The activities of seven lysosomal and five nonlysosomal enzymes were measured in several Morris transplantable hepatomas and the livers of the Buffalo and ACI strains of rats, and in rats of the same strains without hepatomas. Significant x2 distributions (p < 0.05) were seen between the lysosomal and nonlysosomal enzyme activities of the hepatoma and the liver in the same animal. A similar positive distribution (p < 0.01) was seen between the lysosomal enzyme activities and the chromosome number. A result approaching significance (p < 0.01) was seen when the hepatoma lysosomal enzyme activity was correlated with both the tumor differentiation and the ability of the tumor to metastasize.
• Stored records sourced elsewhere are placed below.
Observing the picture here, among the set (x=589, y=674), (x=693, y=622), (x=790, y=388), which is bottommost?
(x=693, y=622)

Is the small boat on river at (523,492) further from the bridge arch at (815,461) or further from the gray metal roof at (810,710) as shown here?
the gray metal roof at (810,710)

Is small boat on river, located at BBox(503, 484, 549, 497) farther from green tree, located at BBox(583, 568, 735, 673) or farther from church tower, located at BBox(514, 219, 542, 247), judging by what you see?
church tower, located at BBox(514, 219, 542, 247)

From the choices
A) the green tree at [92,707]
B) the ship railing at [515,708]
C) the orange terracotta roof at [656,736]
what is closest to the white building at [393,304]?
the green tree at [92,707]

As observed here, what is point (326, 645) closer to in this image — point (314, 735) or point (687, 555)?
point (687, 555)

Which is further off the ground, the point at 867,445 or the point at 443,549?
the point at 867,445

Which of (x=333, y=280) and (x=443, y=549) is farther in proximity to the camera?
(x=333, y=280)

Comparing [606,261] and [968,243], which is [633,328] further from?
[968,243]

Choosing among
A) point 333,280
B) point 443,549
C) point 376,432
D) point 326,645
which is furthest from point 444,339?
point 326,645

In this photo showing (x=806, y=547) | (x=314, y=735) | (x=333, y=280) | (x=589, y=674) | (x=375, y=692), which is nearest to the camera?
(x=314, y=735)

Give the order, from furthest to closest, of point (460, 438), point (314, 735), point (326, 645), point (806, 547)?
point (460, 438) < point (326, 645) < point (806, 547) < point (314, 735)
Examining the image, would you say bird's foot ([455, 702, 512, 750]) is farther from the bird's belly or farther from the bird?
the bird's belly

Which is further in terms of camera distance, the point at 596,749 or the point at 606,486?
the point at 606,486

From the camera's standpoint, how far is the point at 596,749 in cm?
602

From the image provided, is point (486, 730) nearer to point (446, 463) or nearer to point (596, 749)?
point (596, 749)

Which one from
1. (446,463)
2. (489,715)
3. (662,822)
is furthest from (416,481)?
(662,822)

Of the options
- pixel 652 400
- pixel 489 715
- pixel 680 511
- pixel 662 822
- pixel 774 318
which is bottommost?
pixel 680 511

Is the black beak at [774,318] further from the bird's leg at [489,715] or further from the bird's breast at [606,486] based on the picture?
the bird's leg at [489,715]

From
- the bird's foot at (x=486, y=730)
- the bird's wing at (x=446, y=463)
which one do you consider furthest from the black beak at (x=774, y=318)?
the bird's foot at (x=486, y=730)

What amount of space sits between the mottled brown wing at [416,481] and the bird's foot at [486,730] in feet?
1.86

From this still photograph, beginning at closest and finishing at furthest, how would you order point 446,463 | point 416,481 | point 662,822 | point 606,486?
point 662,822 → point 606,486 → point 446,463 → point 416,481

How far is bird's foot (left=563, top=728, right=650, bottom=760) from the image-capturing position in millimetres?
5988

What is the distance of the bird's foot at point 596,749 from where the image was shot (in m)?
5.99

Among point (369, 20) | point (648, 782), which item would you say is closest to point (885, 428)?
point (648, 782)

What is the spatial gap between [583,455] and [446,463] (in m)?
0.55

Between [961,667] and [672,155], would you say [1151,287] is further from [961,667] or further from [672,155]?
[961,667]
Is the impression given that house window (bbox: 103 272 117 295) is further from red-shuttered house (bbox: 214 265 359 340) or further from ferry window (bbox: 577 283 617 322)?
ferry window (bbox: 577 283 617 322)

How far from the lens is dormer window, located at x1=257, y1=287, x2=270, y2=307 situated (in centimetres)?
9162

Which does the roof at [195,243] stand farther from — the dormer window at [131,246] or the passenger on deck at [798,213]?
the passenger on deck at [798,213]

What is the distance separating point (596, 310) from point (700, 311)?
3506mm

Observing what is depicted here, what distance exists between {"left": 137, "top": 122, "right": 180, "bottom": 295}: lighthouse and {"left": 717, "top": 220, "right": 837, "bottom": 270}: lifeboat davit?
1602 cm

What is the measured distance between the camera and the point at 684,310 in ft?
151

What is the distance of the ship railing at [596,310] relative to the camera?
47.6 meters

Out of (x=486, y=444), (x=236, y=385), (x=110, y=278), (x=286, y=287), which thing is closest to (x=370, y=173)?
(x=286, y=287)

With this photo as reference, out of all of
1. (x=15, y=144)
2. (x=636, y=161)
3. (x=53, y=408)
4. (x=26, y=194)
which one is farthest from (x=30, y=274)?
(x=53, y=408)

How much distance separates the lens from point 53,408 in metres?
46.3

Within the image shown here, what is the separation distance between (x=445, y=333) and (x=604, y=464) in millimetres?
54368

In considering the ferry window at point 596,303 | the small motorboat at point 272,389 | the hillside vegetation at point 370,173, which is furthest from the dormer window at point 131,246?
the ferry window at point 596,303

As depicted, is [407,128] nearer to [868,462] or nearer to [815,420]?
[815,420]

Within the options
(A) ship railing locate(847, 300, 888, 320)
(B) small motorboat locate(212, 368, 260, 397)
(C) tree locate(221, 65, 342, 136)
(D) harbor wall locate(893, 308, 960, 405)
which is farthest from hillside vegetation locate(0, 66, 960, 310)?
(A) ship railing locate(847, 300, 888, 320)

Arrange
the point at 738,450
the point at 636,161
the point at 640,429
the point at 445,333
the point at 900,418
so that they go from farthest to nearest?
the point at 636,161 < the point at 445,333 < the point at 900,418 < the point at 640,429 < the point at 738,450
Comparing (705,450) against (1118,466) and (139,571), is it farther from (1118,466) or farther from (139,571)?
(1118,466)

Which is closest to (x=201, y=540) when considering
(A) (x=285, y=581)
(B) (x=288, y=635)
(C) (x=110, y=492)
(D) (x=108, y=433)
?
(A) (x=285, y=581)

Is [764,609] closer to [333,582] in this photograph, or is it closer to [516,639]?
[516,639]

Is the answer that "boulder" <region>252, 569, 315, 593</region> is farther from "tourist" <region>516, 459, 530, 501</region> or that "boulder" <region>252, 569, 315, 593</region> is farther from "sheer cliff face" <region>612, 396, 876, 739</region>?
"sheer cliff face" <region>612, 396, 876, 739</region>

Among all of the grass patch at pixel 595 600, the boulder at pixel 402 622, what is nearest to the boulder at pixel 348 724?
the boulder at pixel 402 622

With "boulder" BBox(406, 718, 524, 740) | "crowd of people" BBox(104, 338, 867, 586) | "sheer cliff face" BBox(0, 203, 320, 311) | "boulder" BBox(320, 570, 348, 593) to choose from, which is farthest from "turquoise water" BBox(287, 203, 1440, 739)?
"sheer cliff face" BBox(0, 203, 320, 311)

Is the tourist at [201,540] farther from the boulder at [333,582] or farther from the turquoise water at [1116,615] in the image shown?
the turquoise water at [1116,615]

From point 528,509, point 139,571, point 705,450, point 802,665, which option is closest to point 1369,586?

The fast-growing hepatomas had a lesser protein content than the slow-growing hepatomas. in general, the average specific activities (units/mg protein) of the lysosomal enzymes (81%) and nonlysosomal enzymes (59%) from hepatomas were greater than those in the livers of the control animals without hepatomas. The livers of the host animals and the hepatomas derived from cells maintained in tissue culture and returned to in vivo growth had the greatest amount of lysosomal enzyme activity.


Presented in part at the Second Hepatoma Conference, Philadelphia, Pa., June 2–3, 1969, and at the 61st Annual Meeting of the American Association for Cancer Research, Chicago, Ill., April 8 to 10, 1971. This work was supported in part by an American Cancer Society Institutional grant and by Damon Runyon Cancer Fund Grant GR-926.